* HOW TO COMPLETE THIS TASK
After finding the line that includes "[camera-trap image, curated labels]" in the records below, transcribe it and each line after it through the last, exactly, and add nothing.
** DATASET RECORDS follows **
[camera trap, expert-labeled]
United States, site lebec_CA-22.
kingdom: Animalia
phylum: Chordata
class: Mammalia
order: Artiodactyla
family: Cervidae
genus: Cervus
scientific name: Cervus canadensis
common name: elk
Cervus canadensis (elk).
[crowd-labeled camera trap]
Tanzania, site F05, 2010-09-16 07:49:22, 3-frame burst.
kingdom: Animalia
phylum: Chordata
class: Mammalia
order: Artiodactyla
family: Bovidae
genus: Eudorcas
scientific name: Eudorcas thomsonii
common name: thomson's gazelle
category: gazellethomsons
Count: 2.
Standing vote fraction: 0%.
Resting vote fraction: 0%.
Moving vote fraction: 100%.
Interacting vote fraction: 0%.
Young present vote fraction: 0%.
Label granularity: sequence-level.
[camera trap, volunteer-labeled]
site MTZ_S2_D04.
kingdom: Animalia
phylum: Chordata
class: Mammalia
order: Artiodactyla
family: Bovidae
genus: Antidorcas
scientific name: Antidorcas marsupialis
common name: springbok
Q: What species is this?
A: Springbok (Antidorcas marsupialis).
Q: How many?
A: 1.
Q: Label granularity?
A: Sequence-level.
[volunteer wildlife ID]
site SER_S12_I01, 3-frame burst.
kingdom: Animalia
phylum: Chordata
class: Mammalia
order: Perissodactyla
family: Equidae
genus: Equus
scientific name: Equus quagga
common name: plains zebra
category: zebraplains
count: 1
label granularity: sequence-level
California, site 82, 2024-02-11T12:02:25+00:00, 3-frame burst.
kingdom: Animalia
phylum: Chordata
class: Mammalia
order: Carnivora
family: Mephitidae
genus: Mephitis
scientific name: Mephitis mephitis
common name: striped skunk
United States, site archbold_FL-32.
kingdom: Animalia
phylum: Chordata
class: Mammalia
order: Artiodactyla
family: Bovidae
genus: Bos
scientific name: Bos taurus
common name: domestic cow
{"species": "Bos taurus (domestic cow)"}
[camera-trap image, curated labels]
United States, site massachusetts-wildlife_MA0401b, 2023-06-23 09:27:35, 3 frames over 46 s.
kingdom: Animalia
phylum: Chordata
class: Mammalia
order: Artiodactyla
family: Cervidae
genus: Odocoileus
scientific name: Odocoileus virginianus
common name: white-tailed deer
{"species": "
** End of DATASET RECORDS **
* EXERCISE RESULT
[camera-trap image, curated labels]
United States, site massachusetts-wildlife_MA0401b, 2023-06-23 09:27:35, 3 frames over 46 s.
kingdom: Animalia
phylum: Chordata
class: Mammalia
order: Artiodactyla
family: Cervidae
genus: Odocoileus
scientific name: Odocoileus virginianus
common name: white-tailed deer
{"species": "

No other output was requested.